**** GIVEN TEXT
The Resistor Cube Problem  RF Cafe Forums

Kirt Blattenberger 
Post subject: The Resistor Cube Problem
Posted: Sun Jun 13, 2010 1:32 pm


Joined: Sun Aug 03, 2003 2:02 pm
Posts: 308 Location: Erie, PA 
Greetings: Most of us have run into the
Resistor Cube problem where it is required to
determine the equivalent resistance between
opposing corners. In this month's edition of
" Kirt's
Cogitations," I show the traditional
solution, as well as my own solution which I
believe is easier and more intuitive. A circuit
simulator proof of the solution is also presented.
This often shows up in job interviews, so
it's good to know. Anybody have a better
solution?
_________________  Kirt Blattenberger
RF Cafe Progenitor & Webmaster





hkroeze 
Post subject: Re: The Resistor Cube Problem
Posted: Wed Jun 16, 2010 9:36 am


Joined: Wed Jun 16, 2010 9:12 am
Posts: 1 
Hi Kirt, Good point to revisit the old resistor
cube network. Your appoach shows that there
are more ways to tackle a problem. However,
I think that your method is not essentially
different than the classic one. The classic
method uses the equal voltage at several nodes,
your method uses the equal currents in several
branches. Both methods are right, because the
network is symmetrical.
This reminds
me of the very elegant solution to the infinite
mesh network, which is the ultimate symmetrical
network. The problem is to find the resistance
between two adjacent nodes, with all resistors
equal.
(by the way, how do you insert
a picture?)
I'll be glad to show the
solution in a next post
Hugo Kroeze
The Netherlands.
PS. I recently visited
the ISMRM 2010 conference in Stockholm. In MRI
there is a lot of RF work done, so the conference
had a large educational session on this subject.
********
**** EXCERPTED DATA
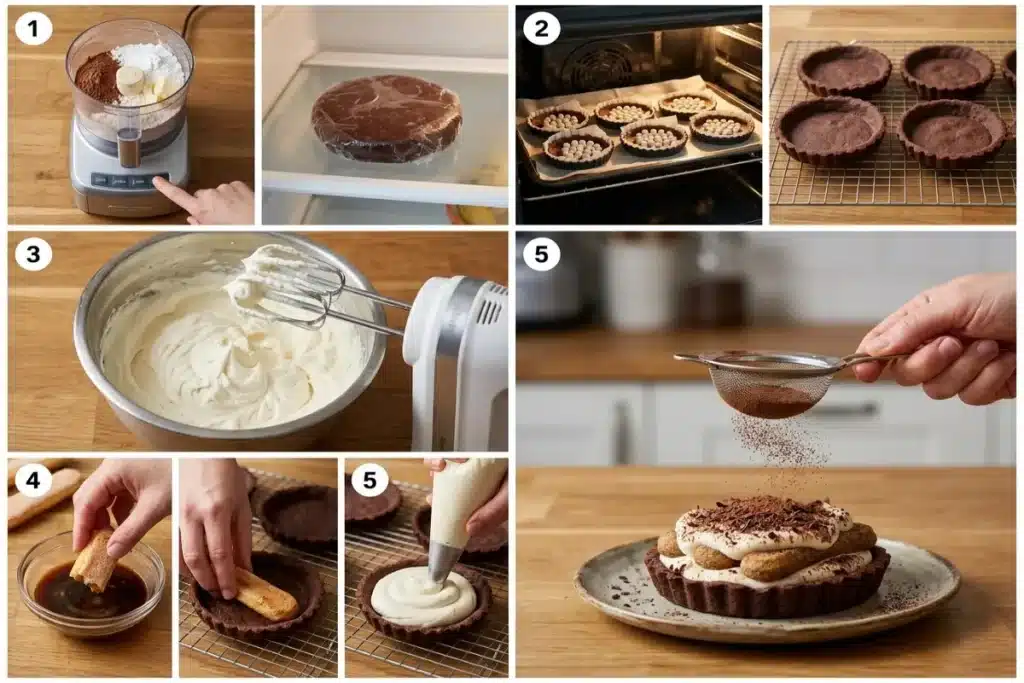 1

2

3

5

4

5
********
§ **TASK 1**: From the resistor cube forum thread, list every date and time given.
§ **TASK 2**: In the resistor cube forum thread, what does Hugo Kroeze say the classic method relies on?
§ **TASK 3**: Continue the resistor cube forum thread from its last sentence.

§ **RESPONSE 1**:
Sun Jun 13, 2010 1:32 pm
Sun Aug 03, 2003 2:02 pm
Wed Jun 16, 2010 9:36 am
Wed Jun 16, 2010 9:12 am

§ **RESPONSE 2**: The equal voltage at several nodes.

§ **RESPONSE 3**:
Several lectures mentioned the RFcafe as a good
source of RF information.





johnlawvere

Post subject: Re: The Resistor Cube Problem
Posted: Mon Jun 28, 2010 4:35 pm


Joined: Wed Jun 02, 2010 2:56 pm
Posts: 2 Location: Arizona 
Hello Kirt: When teaching Intro. E&M,
I often assign this cube problem. My assignment
guides the students to write formulas like "I=(VnVm)/R",
then to write KCL at 6 nodes, then to use a
program called "maxima" to invert the resulting
6by6 matrix to find the node voltages, then
find the total current drawn from the source
to find Req. I think it makes the students become
aware of how circuit theory works. Maxima
was developed years ago with the name "MACSYMA"
and has most of the functionality as Mathematica,
but it is available as a free download from
www.sourceforge.net.





Kirt Blattenberger 
Post subject: Re: The Resistor Cube Problem
Posted: Tue Jun 29, 2010 7:55 am


Joined: Sun Aug 03, 2003 2:02 pm
Posts: 308 Location: Erie, PA 
hkroeze wrote:
Hi Kirt,
(by the way, how do you
insert a picture?)
Hugo Kroeze
The Netherlands.
PS. I recently
visited the ISMRM 2010 conference in Stockholm.
In MRI there is a lot of RF work done, so
the conference had a large educational session
on this subject. Several lectures mentioned
the RFcafe as a good source of RF information.
Greetings Hugo:
Sorry for the delayed response. A couple
people have sent me emails with alternate solutions.
One of them used delta/star transformations
to do it. That one has been added to the Resistor
Cube page at the bottom.
Thanks for letting
me know about RF Cafe being mentioned in the
lectures. I'll take all the promotion I can
get!
Thanks for writing.
_________________  Kirt Blattenberger
RF Cafe Progenitor & Webmaster





Kirt Blattenberger 
Post subject: Re: The Resistor Cube Problem
Posted: Tue Jun 29, 2010 8:02 am



Site Admin 

Joined: Sun Aug 03, 2003 2:02 pm
Posts: 308 Location: Erie, PA 
johnlawvere wrote:
Hello Kirt: When teaching Intro. E&M,
I often assign this cube problem. Maxima
was developed years ago with the name "MACSYMA"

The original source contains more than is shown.